I am trying to perform standard qunatification by salmon, using its default quasi-mapping mode. The index was built on the latest GENCODE:
salmon index -t gencode.v29.transcripts.fa.gz -i gencode_transcriptome_index_salmon
Then I run mapping:
salmon quant -i gencode_transcriptome_index_salmon -l SF -r mate1.fq.gz -o quant1 --writeUnmappedNames --validateMappings
(in reality I have paired-end readings, but for simplified example I show as a stranded single-end). In the output, I get >30% unmapped reads. After manual BLAST, it seems that most abundant of them actually belong to ENST00000316193.12 - transcript that looks quite ordinary, is present in the gencode, etc. From the 150nt of the read, there's just a single mismatch, with all others being a perfect match - so I really don't understand why it is unmapped.
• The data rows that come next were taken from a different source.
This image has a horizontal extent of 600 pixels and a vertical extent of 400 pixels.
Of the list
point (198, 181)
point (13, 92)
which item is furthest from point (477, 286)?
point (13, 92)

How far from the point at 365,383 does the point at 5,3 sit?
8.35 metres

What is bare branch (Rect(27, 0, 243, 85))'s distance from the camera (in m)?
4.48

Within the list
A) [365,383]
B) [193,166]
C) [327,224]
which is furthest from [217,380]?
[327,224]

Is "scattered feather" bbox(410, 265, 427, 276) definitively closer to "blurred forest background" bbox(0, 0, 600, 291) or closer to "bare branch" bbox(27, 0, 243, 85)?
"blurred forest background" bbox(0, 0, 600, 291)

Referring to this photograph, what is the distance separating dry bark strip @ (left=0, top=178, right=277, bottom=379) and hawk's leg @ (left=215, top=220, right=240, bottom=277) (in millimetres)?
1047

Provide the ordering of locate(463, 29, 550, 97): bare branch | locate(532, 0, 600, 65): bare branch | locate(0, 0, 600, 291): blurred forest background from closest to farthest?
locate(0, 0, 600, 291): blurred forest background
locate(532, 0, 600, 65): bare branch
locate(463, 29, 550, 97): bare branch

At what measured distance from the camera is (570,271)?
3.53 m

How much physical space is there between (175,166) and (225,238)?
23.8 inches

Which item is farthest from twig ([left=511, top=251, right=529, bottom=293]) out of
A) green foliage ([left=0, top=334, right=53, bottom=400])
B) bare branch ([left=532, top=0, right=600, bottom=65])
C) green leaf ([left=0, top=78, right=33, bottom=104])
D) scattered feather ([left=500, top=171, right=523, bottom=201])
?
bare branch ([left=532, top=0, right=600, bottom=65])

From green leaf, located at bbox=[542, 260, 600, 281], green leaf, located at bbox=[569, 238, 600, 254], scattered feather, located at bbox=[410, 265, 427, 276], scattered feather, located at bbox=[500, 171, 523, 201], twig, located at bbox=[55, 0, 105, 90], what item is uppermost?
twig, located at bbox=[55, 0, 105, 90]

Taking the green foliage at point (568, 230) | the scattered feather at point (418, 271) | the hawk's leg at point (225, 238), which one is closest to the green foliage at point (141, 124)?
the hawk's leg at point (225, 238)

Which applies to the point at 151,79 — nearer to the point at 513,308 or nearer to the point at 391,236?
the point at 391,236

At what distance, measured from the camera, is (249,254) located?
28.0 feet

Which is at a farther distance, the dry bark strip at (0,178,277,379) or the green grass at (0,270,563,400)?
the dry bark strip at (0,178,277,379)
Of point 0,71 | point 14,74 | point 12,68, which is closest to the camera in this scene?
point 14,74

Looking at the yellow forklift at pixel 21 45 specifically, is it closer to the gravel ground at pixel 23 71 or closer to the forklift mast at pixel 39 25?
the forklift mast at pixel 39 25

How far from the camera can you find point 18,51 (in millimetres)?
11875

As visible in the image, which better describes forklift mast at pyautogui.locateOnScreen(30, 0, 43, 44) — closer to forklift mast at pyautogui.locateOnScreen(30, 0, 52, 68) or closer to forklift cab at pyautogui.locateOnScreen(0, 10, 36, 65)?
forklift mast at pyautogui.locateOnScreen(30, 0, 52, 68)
Below is a piece of the actual source fastq file with such "unmappable" reads, and then alignment from manual BLAST:
@A00261:111:HFJ5KDSXX:3:1101:28700:5259 1:N:0:AACAACCA+GGTGCGAA
CCCCGAACCACTCAGGGTCCTGTGGACAGCTCACCTAGTGGCAATGGCTCCAGGCTCCCGGACGTCCCTGCTCCTGGCTTTTGCCCTGCTCTGCCTGCCCTGGCTTCAAGAGGCTGGTGCCGTCCAAACCGTTCCGTTATCCAGGCTTTT
+
FFFFFFFFFFFFFFFFFFFFFFFFFFFFFFFFFFFFFFFFFFFFFFFFFFFFFFFFFFFFFFFFFFFFFFFFFFFFFFFFFFFFFFFFFFFFFFFFFFFFFFFFFFFFFF:FFFFFFFFFFFFFFFFFFFFFFFFFFFFFFFFFFFFFFF
@A00261:111:HFJ5KDSXX:3:1102:25473:13667 1:N:0:AACAACCA+GGTGCGAA
GGACAGCTCACCTAGTGGCAATGGCTCCAGGCTCCCGGACGTCCCTGCTCCTGGCTTTTGCCCTGCTCTGCCTGCCCTGGCTTCAAGAGGCTGGTGCCGTCCAAACCGTTCCGTTATCCAGGCTTTTTGACCACGCTATGCTCCAAGCCC
+
FFFFFFFFFFFFFFFFFFFFFFFFFFFFFFFFFFFFFFFFFFFFFFFFFFFFFFFFFFFFFFFFFFFFFFFFFFFFFFFFFFFF:FFFFFFFFFFFFFF:FFFFFFFFF:FFFFFFFFFFFFFF:FFFFFFFFFFFF,FFFFFFFFFFFF
_
Query 1 CCCCGAACCACTCAGGGTCCTGTGGACAGCTCACCTAGTGGCAATGGCTCCAGGCTCCCGGACGTCCCTGCTCCTGGCTTTTGCCCTGCTCTGCCTGCCCTGGCTTCAAGAGGCTGGTGC 120
||||||||||||||||||||||||||||||||||||||||||||||||||||||||||||||||||||||||||||||||||||||||||||||||||||||||||||||||||||||||
Sbjct 108 CCCCGAACCACTCAGGGTCCTGTGGACAGCTCACCTAGTGGCAATGGCTCCAGGCTCCCGGACGTCCCTGCTCCTGGCTTTTGCCCTGCTCTGCCTGCCCTGGCTTCAAGAGGCTGGTGC 227
Query 121 CGTCCAAACCGTTCCGTTATCCAGGCTTTT 150
||||||||||||||| ||||||||||||||
Sbjct 228 CGTCCAAACCGTTCCCTTATCCAGGCTTTT 257
_
Query 1 GGACAGCTCACCTAGTGGCAATGGCTCCAGGCTCCCGGACGTCCCTGCTCCTGGCTTTTGCCCTGCTCTGCCTGCCCTGGCTTCAAGAGGCTGGTGCCGTCCAAACCGTTCCGTTATCCA 120
|||||||||||||||||||||||||||||||||||||||||||||||||||||||||||||||||||||||||||||||||||||||||||||||||||||||||||||||| |||||||
Sbjct 131 GGACAGCTCACCTAGTGGCAATGGCTCCAGGCTCCCGGACGTCCCTGCTCCTGGCTTTTGCCCTGCTCTGCCTGCCCTGGCTTCAAGAGGCTGGTGCCGTCCAAACCGTTCCCTTATCCA 250
Query 121 GGCTTTTTGACCACGCTATGCTCCAAGCCC 150
||||||||||||||||||||||||||||||
Sbjct 251 GGCTTTTTGACCACGCTATGCTCCAAGCCC 280
I would be grateful if someone could explain what happens here and why such reads cannot be mapped.